LDA Technologies | Setting up for lowest-latency FPGA TCP networking

Ever since the record-breaking STAC T0 benchmark was published, we've been getting a number of similar questions from prospective customers. In response, we will be publishing a series of articles describing the LDA ultra-low latency IP framework in detail, which will also include answers to the most common questions.

The first in the series, this article covers the networking inside and outside the server that hosts the FPGA board running the IP framework.

LDA Framework: Network Setup

Lightspeed v2 TCP offload engine is a hardware-assisted TCP/IP stack based on Solarflare's (now Xilinx) Onload® technology. A regular BSD socket-compatible programming model is used to create, destroy and actively maintain the TCP session in software, while the FPGA is only responsible for sending latency-critical TCP packets. This approach allows the creation of a "no-compromise" solution that takes the best from both worlds. Software session management is familiar and feature-rich, while FPGA-assisted TCP payload transmission is ultra-fast and extremely low-latency. An Onload-compatible network adapter is also present in the system, so FPGA-accelerated and software strategies may work in parallel, significantly reducing the development and infrastructure costs.

Below we discuss the most popular deployment models.

The Basic

This is the first, basic framework setup that was first introduced in 2017, when the first version of LDA's TOE was introduced and subsequently benchmarked by STAC in the first ever T0 test.

The setup is simple but extremely versatile and has been widely adopted by LDA's customers around the world.

The diagram speaks for itself; just a few notes before moving forward:

The model builds on existing software setups that have been deployed by the firms for years. Many companies deployed thousands of dual-port Solarflare network adapters - from 7000 series to the newest 25G-capable x2522. Typical setup connected A and B side feeds coming from the exchanges, with one or both ports also responding to market data events with TCP messages.
FPGAs plug into the existing infrastructure perfectly. The lines going to the exchange are connected to the FPGA; with both ports on the NIC becoming daisy chain connections. The FPGA is transparent to the software applications; they continue working with the NIC as before.
Data mux in the FPGA is not overly complex and does not introduce any additional latency for the FPGA code. Of course, it does require smart data management, which is a part of LDA's framework and is fully transparent to the applications. No need to get into details, just a hint: the NIC is not sending latency-critical data, so all the time in the world is available to get the data sent.
There is the possibility to use just one port on the NIC to manage two, or even more ports going from the FPGA to the exchange. This makes data mux even more complex, so it is recommended to check the "latest and greatest" framework described in the last section.

The Simplest

The Simplest is a significantly simplified Basic setup. With the wide adoption of LDA's TCP offload engine and framework, we realized that many customers are using network muxes for their access to the exchange. Such devices, also featuring Layer 1 replication for the ingress data, allow sharing expensive exchange lines between multiple trading hosts albeit with a latency penalty, which is nevertheless much lower than regular Layer 2 switch.
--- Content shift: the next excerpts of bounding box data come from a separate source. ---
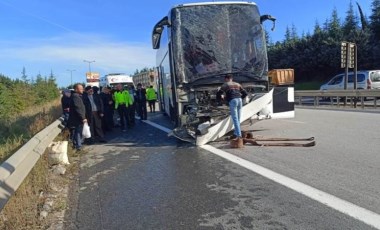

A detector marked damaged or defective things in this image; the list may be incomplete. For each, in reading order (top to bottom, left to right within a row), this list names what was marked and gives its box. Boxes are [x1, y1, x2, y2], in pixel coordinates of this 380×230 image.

crumpled metal panel [171, 3, 268, 86]
shattered windshield [172, 3, 268, 85]
damaged bus front [153, 1, 292, 145]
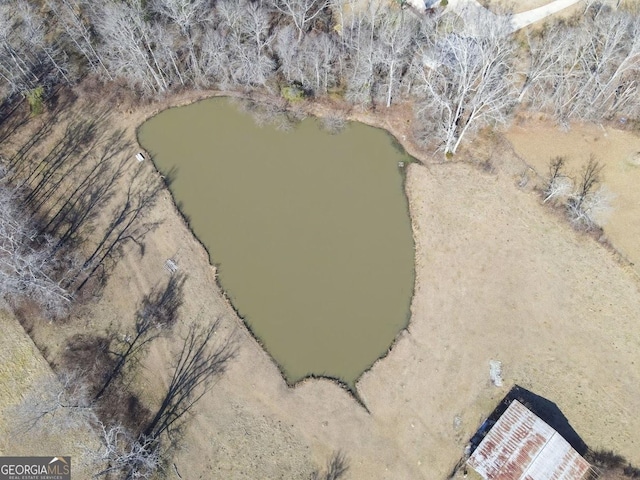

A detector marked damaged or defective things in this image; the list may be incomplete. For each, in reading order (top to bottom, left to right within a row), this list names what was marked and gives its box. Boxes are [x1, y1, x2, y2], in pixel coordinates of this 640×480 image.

rusty metal roof [464, 398, 592, 480]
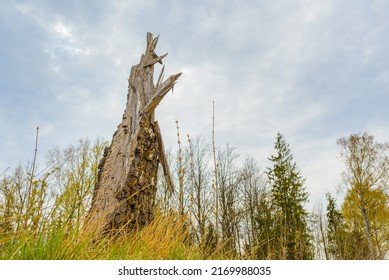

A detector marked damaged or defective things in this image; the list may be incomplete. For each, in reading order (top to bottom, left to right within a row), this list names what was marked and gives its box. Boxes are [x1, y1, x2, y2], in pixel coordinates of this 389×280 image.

splintered wood [87, 33, 180, 238]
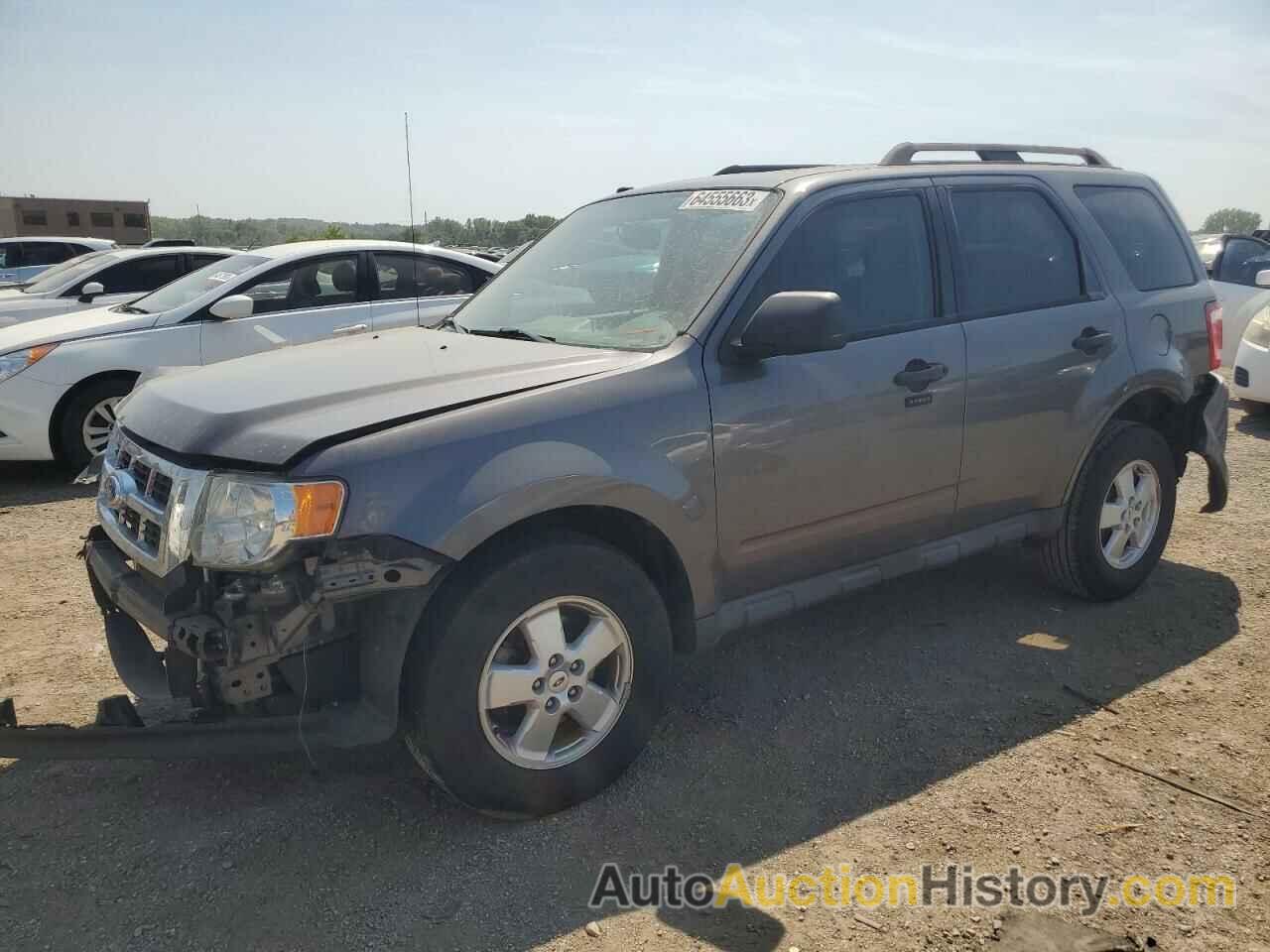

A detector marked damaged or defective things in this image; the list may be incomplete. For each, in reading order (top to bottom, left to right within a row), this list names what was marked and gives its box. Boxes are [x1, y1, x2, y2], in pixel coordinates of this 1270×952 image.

A setup that includes such a device can be further simplified: the egress mux between FPGA logic and the NIC can be removed. Also, as an option, the daisy chain for the ingress data can be removed as well. The NIC's port has its dedicated wire to the mux device.

The most critical latency metric — FPGA to market latency — remains the same with this setup compared to the previous one. Hence, the most significant benefit of using this model is a simpler FPGA logic, which results in significantly faster builds. During the active R&D cycle, multiple builds are done per day; so, saving even 20 minutes per build adds up quickly to multiple man-days for a moderately complex project.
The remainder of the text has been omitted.